2004-12-29

Sequels Sell...Big

It occurred to me, amid the detritus of Christmas morning at my household, that I had purchased for my kids four sequels on DVD: Spider-Man 2 (Sometimes, Web Fluid Isn't Just Web Fluid), Shrek 2, LoTRIII: The Return of the King, and Harry Potter III: The Prisoner of Azkaban. Sequels sell, and sell big. These four films led the 2004 box office take, with The Day After Tomorrow the only non-sequel to crack the top-five.

I must confess a certain weakness for a good blockbuster, though I suffer through a KFC Effect after I watch them. You know how sometimes you walk past a KFC, you smell that fried chicken, and you start crave it? You might not satisfy the craving right then, but you start looking for a chance to. You down half a bucket at one sitting, picking the bones clean and licking your fingertips. Then you get that guilty, sinking feeling after the deed is done: 'How could I have enjoyed that? I just consumed over 2000 calories and a quarter pound of fat.' (KFC Nutritional Guide) You never want to see another bucket again, do you? Until you forget how disgusting and guilty you felt the last time.

That's the way it is with blockbusters. Star Wars has easily tapped me for about $500: The original trilogy released in theaters. The original trilogy remastered in THX on VHS. The special edition theatrical release. The prequel theatrical releases.
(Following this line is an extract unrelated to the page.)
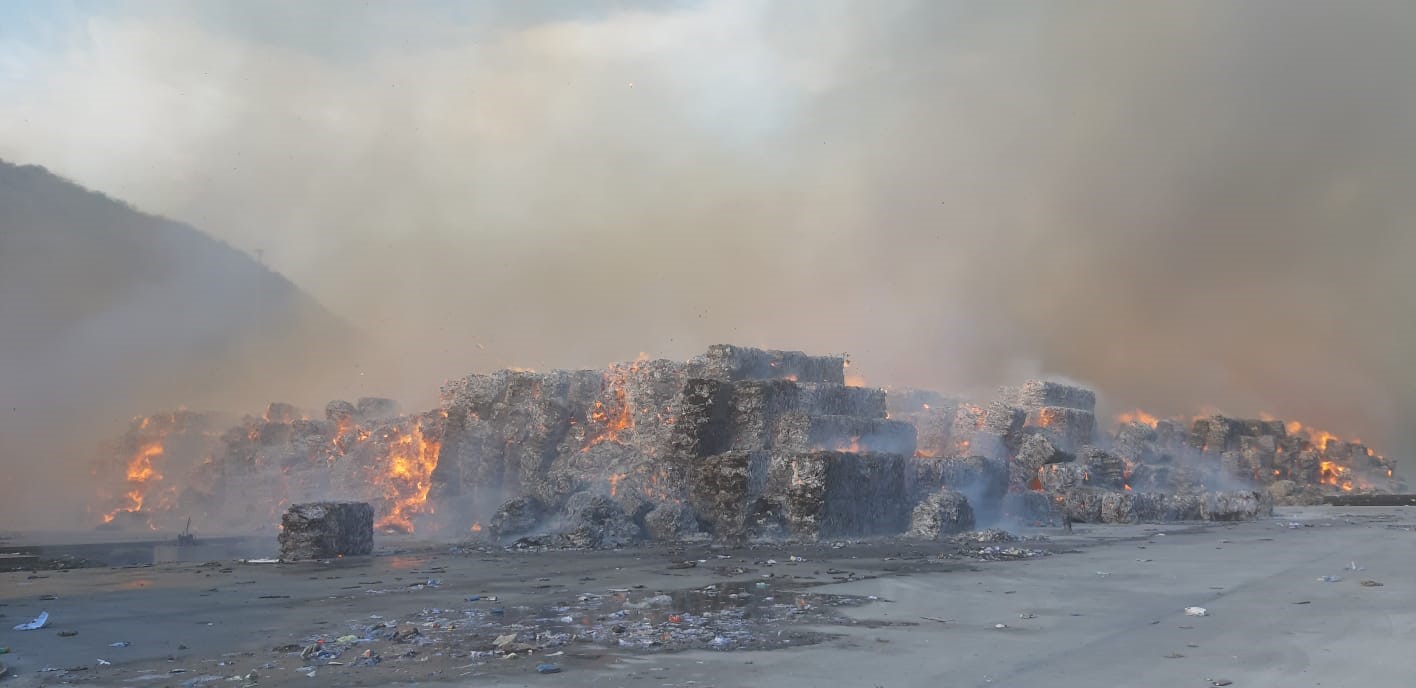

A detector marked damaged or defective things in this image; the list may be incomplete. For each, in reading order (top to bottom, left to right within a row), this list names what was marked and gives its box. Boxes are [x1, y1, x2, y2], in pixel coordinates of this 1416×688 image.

charred remnant [276, 502, 374, 560]
burnt material [276, 502, 374, 560]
The prequels on DVD. The original trilogy on DVD. Action figures and posters, ostensibly for my kids. I don't even like George Lucas. I respect his business acumen, but don't have much respect for him as a film-maker. I think the budgets and special effects of his prequels obscure and undermine his story, and that his stilted scripts make for better viewing of his films with the French soundtrack on and English subtitles. The words are too unnatural to be spoken. Yet I keep jamming money into the greedy prick's pockets. Make it stop.

Arguably the weakest of the sequels I purchased this Christmas, Shrek 2, earned $436m in US box office and a truly frightening $881m worldwide. This for a movie that was made for an estimated $75m. A movie that made use of the fiercely comic device of a farting half-submerged ogre during the title credits, just as in the original. Why not make a sequel for that kind of coin? Return of the King took in $1,129m worldwide, bested only by Titanic on the all-time chart with a, uh, titanic take of $1,835m.

If you look at the top-rated movies at IMDB--those rated highest by IMDB users--you will find three movies on which sequels were based and three sequels in the top ten.

Familiarity apparently breeds not contempt, but box office receipts and DVD sales. Judging from the tone of this post, perhaps familiarity breeds all three. One thing is certain: I will see the next Bond / Star Wars / Spider-Man and Potter films. I am part of the problem. I know. I can't help myself.

Good films I've seen recently with zero sequelization potential: Shattered Glass, Dogville, The Big Lebowski, City of God, House of Sand and Fog, and Eternal Sunshine of the Spotless Mind. Haven't seen a truly great film in a while.